Mr TARZIA: I am humble enough to spot good ideas. That is what this is: this is a good idea that an independent officer, the Ombudsman, has made. He has made 33 recommendations (33 obviously has many connotations). But 33 recommendations, and how many has this government adopted? How many recommendations has it adopted? Zero! They have adopted zero!

In all seriousness, we are becoming the laughing-stock of our interstate colleagues, of the profession and of other parliaments around the world that are improving the FOI system. We saw recently the toil and the tussle that even some of our best journalists go through in relation to discovery. I remember there was an article by Daniel Wills regarding freedom of information requests in relation to SA Water. Even our best journalists have covered, and discovered the government's aversion to transparency, in a series of articles last year.

This bill is a test for the government. Is it serious about providing accountability to government, restoring trust with the community about their activities? There are scathing recommendations by an independent officer, and it is completely arrogant for the government to simply ignore them. I plead with the government, like I did last year, in this private member's bill. I urged the Minister for Regional Development and also urged the Minister for Investment and Trade to support the bill, to use their independence. They have a second bite at this cherry.

I also ask members of the government to support the two main amendments that I am making: first, to make it an offence for a person to give improper directions or influence in respect of an agency's decision regarding an FOI application to have access to a document, and, second, to make it an offence if an accredited FOI officer fails to report to the Office for Public Integrity a suspicion that such a direction has been given.

Since there have been 33 recommendations made by the Ombudsman, in order to give the government more credibility, I think it should have the courage, the honesty and the transparency to at least put some of these independent recommendations into law. It is only accountable and right to do so.

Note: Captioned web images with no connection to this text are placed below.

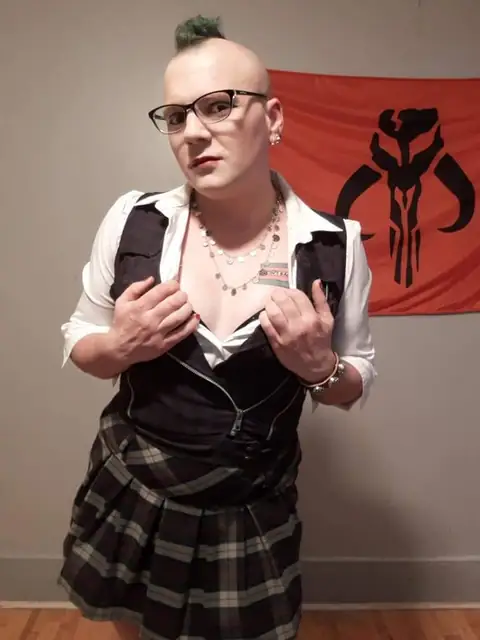 Glitch SteelHeart (Trans) on OnlyFans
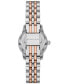 Фото #1 товара Women's Lexington Three-Hand Two-Tone Stainless Steel Watch and Bracelets Gift Set 26mm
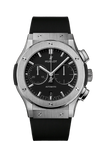 Reloj Hublot Classic Fusion Chronograph Automático de 45 mm en Caja de Titanio con Esfera Negra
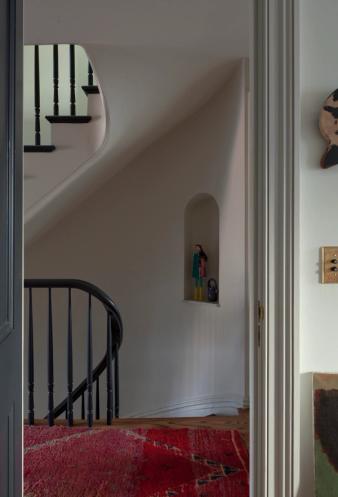 Boerum Hill Italianate, No. 2 Stair Hall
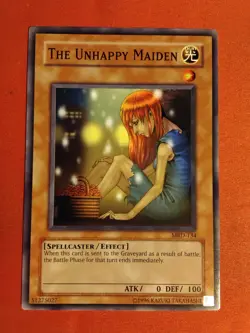 Yu-Gi-Oh! The Unhappy Maiden MRD-134 Unlimited Regular Common - Unplayed Mint+ - Image 1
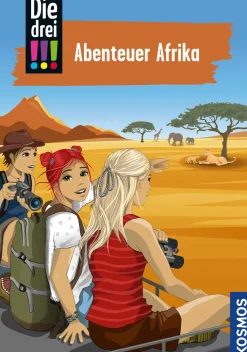 Die drei !!!, 96, Abenteuer Afrika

One day, hopefully in the not too distant future, we may be in government. We on this side of the chamber may be in government. I can understand why the government is perhaps a bit averse to putting these amendments in, but let me say this: these rules will certainly still stand for us. That is what it is about. Find a good idea; if it’s a good idea, then run with it. We are here to do a job. We are here to be a transparent parliament, a transparent government.

An honourable member interjecting:

Mr TARZIA: What have you got to hide? Exactly right. What have you got to hide? With those remarks, I commend this bill to the house and look forward to discussing it at length with the Attorney and his government and anyone else who is interested.